Capture your business in Google's language.
Why this mattersCustomer search language beats internal jargon every time. Google ranks the words your buyers actually type, not the words you would use with a peer in your industry.
Read this once. Sit with it before you answer.
What language does Google need from you — not what language sounds good to you?
Where you stand right now.
Don't worry if you are not sure of the answer.
By the end of this lesson, you will be able to:
- 1Explain why customer search language outranks internal jargon on Google.
- 2Translate your services from industry terms into the words customers actually type.
- 3Complete the five customer-language sections of your Quick Info.
The whole lesson in five points.
- 01Everything downstream of this lesson runs on the Quick Info you build today.
- 02Owners describe their business in industry jargon. Customers search in plain problem language. Google ranks the customer's words.
- 03The Quick Info has eight sections. Three are done, five remain, and the five remaining are the thinking sections.
- 04Customer language is not invented. You pull it from your own reviews, your inquiries, and your competitors' reviews.
- 05Finished, your Quick Info becomes the foundation of the Claude Project you build next.
The lesson that decides whether the rest of the course works for you.
Everything downstream of this point runs on the inputs you capture today. Your categories, your services, your review responses, your posts, your 30-day playbook. Every one of them uses the Quick Info you build in the next 30 minutes as its starting point.
Rush this lesson and every prompt for the rest of the course produces generic output.

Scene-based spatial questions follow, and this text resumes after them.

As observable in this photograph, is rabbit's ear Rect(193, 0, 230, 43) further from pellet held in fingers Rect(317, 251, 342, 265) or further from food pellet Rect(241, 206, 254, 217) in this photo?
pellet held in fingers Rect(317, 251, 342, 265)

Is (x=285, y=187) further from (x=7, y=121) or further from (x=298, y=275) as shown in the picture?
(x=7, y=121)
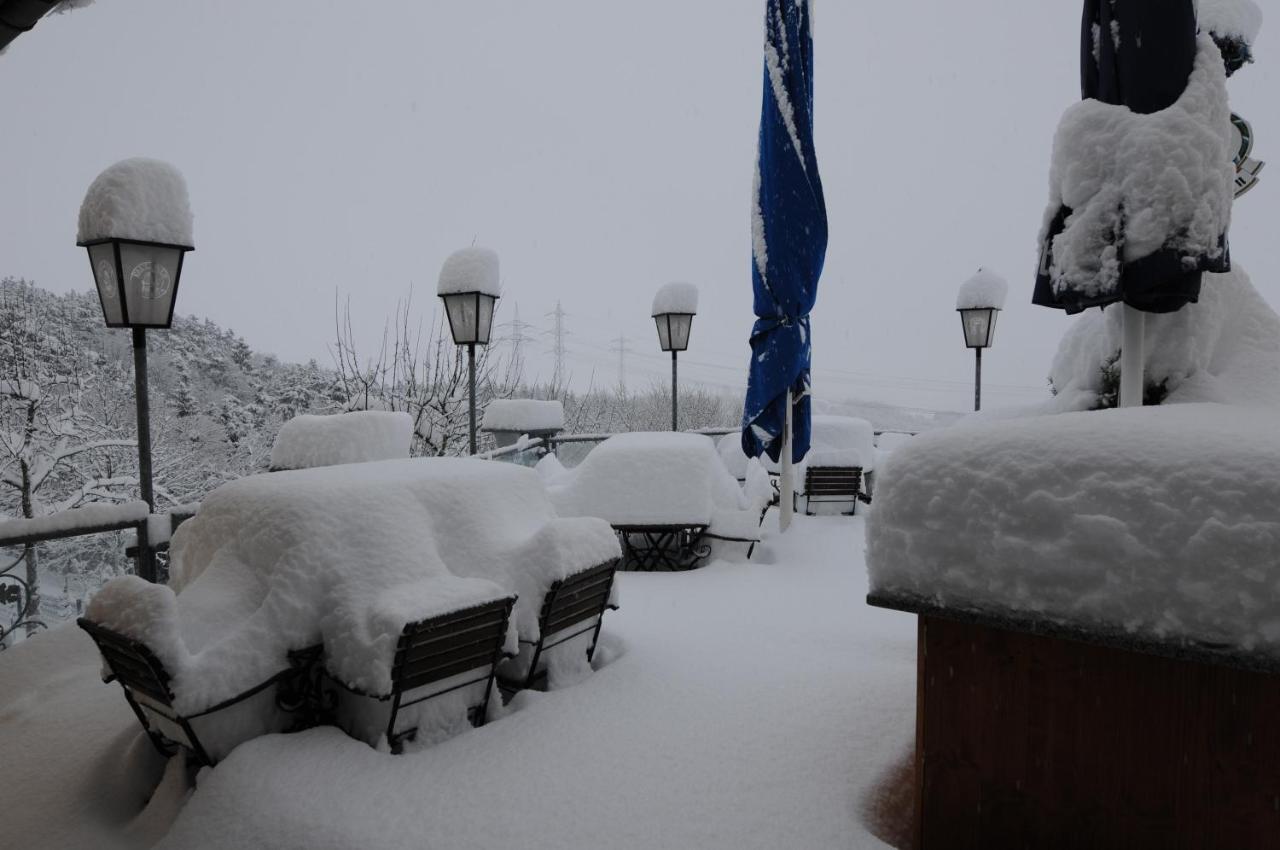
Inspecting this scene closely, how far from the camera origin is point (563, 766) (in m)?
2.68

Build it carefully and every prompt produces work that sounds like your business. The difference is made right here.
Why customer language beats internal language.
Most business owners describe their business the way they would describe it to another owner in the same industry. That language is wrong for Google.
- Owner says
- tear-off replacement, partial reroof, low-slope membrane, ventilation upgrades
- Customer types
- leaking roof, shingle repair, new roof cost
- Owner says
- neuromodulators, dermal fillers, microchanneling, photofacial
- Customer types
- Botox near me, lip filler prices, skin tightening
- Owner says
- uncontested dissolution, modification petitions, post-decree enforcement
- Customer types
- how much does divorce cost, child custody lawyer
Google ranks the language buyers actually search. If your profile, your website, and your content are all written in industry jargon, you are invisible for the searches that produce revenue.

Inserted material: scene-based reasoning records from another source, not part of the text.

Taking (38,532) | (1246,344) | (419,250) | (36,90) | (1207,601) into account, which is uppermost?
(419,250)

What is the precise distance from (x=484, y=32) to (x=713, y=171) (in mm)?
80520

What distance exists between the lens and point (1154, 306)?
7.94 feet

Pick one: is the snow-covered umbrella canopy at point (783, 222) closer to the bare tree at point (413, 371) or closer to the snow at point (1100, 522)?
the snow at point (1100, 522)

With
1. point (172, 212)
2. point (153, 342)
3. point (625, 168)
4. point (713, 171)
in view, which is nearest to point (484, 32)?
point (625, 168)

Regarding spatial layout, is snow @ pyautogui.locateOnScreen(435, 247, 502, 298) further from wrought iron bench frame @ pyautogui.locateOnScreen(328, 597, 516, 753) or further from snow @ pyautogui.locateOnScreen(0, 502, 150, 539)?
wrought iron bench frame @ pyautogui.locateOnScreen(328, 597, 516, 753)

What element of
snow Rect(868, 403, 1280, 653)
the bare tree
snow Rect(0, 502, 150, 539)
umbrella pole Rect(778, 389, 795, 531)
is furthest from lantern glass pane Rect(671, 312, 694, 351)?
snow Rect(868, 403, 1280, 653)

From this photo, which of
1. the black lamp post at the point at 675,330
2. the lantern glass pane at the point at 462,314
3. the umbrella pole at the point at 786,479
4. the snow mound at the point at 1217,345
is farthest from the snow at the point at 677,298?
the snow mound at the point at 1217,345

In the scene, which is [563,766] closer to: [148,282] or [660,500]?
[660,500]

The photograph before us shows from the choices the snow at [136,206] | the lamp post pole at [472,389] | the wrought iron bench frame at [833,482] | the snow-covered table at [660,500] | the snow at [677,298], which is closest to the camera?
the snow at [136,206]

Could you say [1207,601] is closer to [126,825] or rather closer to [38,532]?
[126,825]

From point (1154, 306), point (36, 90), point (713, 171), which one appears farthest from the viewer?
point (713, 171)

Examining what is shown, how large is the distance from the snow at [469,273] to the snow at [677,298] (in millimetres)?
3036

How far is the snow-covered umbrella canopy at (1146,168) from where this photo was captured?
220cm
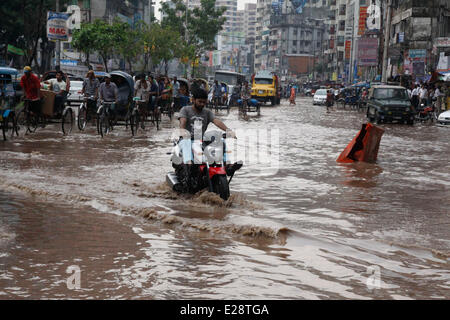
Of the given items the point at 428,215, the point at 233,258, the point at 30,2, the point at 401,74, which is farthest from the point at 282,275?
the point at 401,74

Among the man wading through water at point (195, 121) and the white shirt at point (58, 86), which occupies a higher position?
the white shirt at point (58, 86)

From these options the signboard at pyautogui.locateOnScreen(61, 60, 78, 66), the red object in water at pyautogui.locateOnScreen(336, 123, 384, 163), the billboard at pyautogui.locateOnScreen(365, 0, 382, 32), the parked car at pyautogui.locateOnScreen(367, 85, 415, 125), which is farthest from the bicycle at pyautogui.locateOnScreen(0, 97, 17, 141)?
the billboard at pyautogui.locateOnScreen(365, 0, 382, 32)

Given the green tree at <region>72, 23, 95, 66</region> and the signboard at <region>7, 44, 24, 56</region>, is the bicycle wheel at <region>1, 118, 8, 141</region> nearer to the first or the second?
the signboard at <region>7, 44, 24, 56</region>

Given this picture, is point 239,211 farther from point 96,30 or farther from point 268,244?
point 96,30

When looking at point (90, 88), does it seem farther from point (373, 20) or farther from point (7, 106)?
point (373, 20)

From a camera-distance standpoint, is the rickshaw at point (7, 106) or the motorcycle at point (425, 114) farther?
the motorcycle at point (425, 114)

This is not about dumbing down your expertise. It is about meeting customers in the words they already use, then doing your expert work once they call.
What goes into the Quick Info.
Eight sections total. Three done from Lesson 0.7. Five to go — and these are the thinking ones.
Business Identity
DoneAlready captured in Lesson 0.7 from memory.
Top Competitors
DoneAlready captured in Lesson 0.7 from memory.
Brand Voice
DoneAlready captured in Lesson 0.7 from memory.
Services
To doEvery service you offer, written in the words a customer would search, not the words you would use with a peer.
Ideal Customer
To doWho you most want to serve. The job, the situation, the problem that brings them to you.
Customer Language Patterns
To doThe actual phrases your customers use for their problem, the fear they had before hiring, and the outcome they wanted.
Existing Reviews
To doA pull of your recent reviews — a goldmine of customer language already written for you.
Operational Context
To doHours, service area, capacity, how you schedule — the practical facts AI needs so its advice is realistic.
How to fill it out without overthinking.
Three guidelines so this does not become a four-hour exercise.
Write in plain words
If you would not say it out loud to a customer, do not write it in the Quick Info. The Quick Info is not your About page. It is the language input that AI uses to write your About page.
When stuck, go look
Pull your last 10 reviews. Pull your contact form submissions from the last month. Read your top three competitors' reviews and see what their customers praise and complain about. Customer language is right there. You just have to read it.
This document is alive
You will update it every few months as your business changes. The version you complete today does not have to be perfect. It has to be honest and specific.
Your action item.
Open the Quick Info tab in your workbook and finish the five open sections: Services, Ideal Customer, Customer Language Patterns, Existing Reviews, and Operational Context.
Block 30 uninterrupted minutes this week. Do not do this in scattered five- minute fragments while you are distracted. These are the thinking sections, and a rushed version produces generic output for the rest of the course. You will feel it in every prompt.
Customer language in, customer-language output.
The Quick Info is the spine of every deliverable in this course. Take the time and get it right. The next lesson explains the workspace where it goes to work — your Claude Project — before you build your own.
The vocabulary that follows you.
- Customer language
- The words and phrases customers actually use when they search for and describe their problem, as opposed to industry terms.
- Industry jargon
- The technical or internal terms a business uses with peers, which customers rarely type into Google.
Complete the five remaining Quick Info sections.
Open the Quick Info tab in your workbook and complete: Services, Ideal Customer, Customer Language Patterns, Existing Reviews, and Operational Context. Business Identity, Top Competitors, and Brand Voice are already done from Lesson 0.7. Block 30 uninterrupted minutes — these are the thinking sections.